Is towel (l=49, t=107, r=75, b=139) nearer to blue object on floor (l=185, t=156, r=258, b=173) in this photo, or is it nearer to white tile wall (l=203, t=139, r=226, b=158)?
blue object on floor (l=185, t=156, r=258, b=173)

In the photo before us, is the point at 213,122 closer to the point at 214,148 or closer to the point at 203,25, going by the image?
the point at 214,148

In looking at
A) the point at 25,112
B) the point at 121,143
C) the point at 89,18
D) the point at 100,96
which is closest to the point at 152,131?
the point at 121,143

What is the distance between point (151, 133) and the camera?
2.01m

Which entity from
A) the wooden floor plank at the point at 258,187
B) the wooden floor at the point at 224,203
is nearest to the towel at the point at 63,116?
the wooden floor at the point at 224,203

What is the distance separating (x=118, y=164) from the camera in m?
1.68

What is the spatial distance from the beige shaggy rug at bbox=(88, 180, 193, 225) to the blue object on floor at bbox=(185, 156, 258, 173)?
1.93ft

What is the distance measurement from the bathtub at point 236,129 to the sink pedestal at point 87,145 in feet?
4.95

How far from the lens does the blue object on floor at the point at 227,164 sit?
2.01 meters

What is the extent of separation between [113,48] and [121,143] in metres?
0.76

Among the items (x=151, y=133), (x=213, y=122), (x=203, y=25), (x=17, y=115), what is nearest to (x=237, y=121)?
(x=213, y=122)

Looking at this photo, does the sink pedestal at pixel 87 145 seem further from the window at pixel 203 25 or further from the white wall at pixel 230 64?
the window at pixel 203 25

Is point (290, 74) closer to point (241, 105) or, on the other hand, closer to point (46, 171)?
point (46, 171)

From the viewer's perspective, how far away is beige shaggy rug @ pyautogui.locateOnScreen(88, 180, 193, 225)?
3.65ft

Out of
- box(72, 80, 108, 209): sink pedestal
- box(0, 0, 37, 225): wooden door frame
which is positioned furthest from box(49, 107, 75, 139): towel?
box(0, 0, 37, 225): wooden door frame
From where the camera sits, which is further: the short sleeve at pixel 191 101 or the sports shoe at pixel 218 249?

━━━━━━━━━━━━━━━━━━━━

● Exercise details
Copy out all the entries shown above, character for character.

● Reply to the task
Is towel (l=49, t=107, r=75, b=139) nearer to blue object on floor (l=185, t=156, r=258, b=173) in this photo, or is it nearer to white tile wall (l=203, t=139, r=226, b=158)?
blue object on floor (l=185, t=156, r=258, b=173)

In the photo before us, is the point at 213,122 closer to the point at 214,148 or closer to the point at 203,25, going by the image?
the point at 214,148

In looking at
A) the point at 25,112
B) the point at 121,143
C) the point at 89,18
D) the point at 100,96
which is closest to the point at 152,131?
the point at 121,143

What is the distance between point (151, 133) and the camera?
2.01m

Which entity from
A) the wooden floor plank at the point at 258,187
B) the wooden floor at the point at 224,203
is nearest to the towel at the point at 63,116?
the wooden floor at the point at 224,203

What is the distance separating (x=118, y=164) from the camera in m?
1.68

What is the spatial distance from the beige shaggy rug at bbox=(88, 180, 193, 225) to the blue object on floor at bbox=(185, 156, 258, 173)?
1.93ft

What is the distance measurement from the bathtub at point 236,129 to the sink pedestal at point 87,145 in feet?
4.95

How far from the lens does the blue object on floor at the point at 227,164 sit?
2.01 meters

What is the extent of separation between [113,48] and [121,143] in metres?
0.76

Among the items (x=151, y=133), (x=213, y=122), (x=203, y=25), (x=17, y=115), what is nearest to (x=237, y=121)?
(x=213, y=122)

Looking at this photo, does the sink pedestal at pixel 87 145 seem further from the window at pixel 203 25 or further from the white wall at pixel 230 64?
the window at pixel 203 25

Is point (290, 74) closer to point (241, 105) or, on the other hand, closer to point (46, 171)?
point (46, 171)

From the viewer's perspective, how far away is beige shaggy rug @ pyautogui.locateOnScreen(88, 180, 193, 225)?
3.65ft

Out of
- box(72, 80, 108, 209): sink pedestal
- box(0, 0, 37, 225): wooden door frame
which is positioned furthest from box(49, 107, 75, 139): towel?
box(0, 0, 37, 225): wooden door frame
From where the camera sits, which is further: the short sleeve at pixel 191 101 or the sports shoe at pixel 218 249?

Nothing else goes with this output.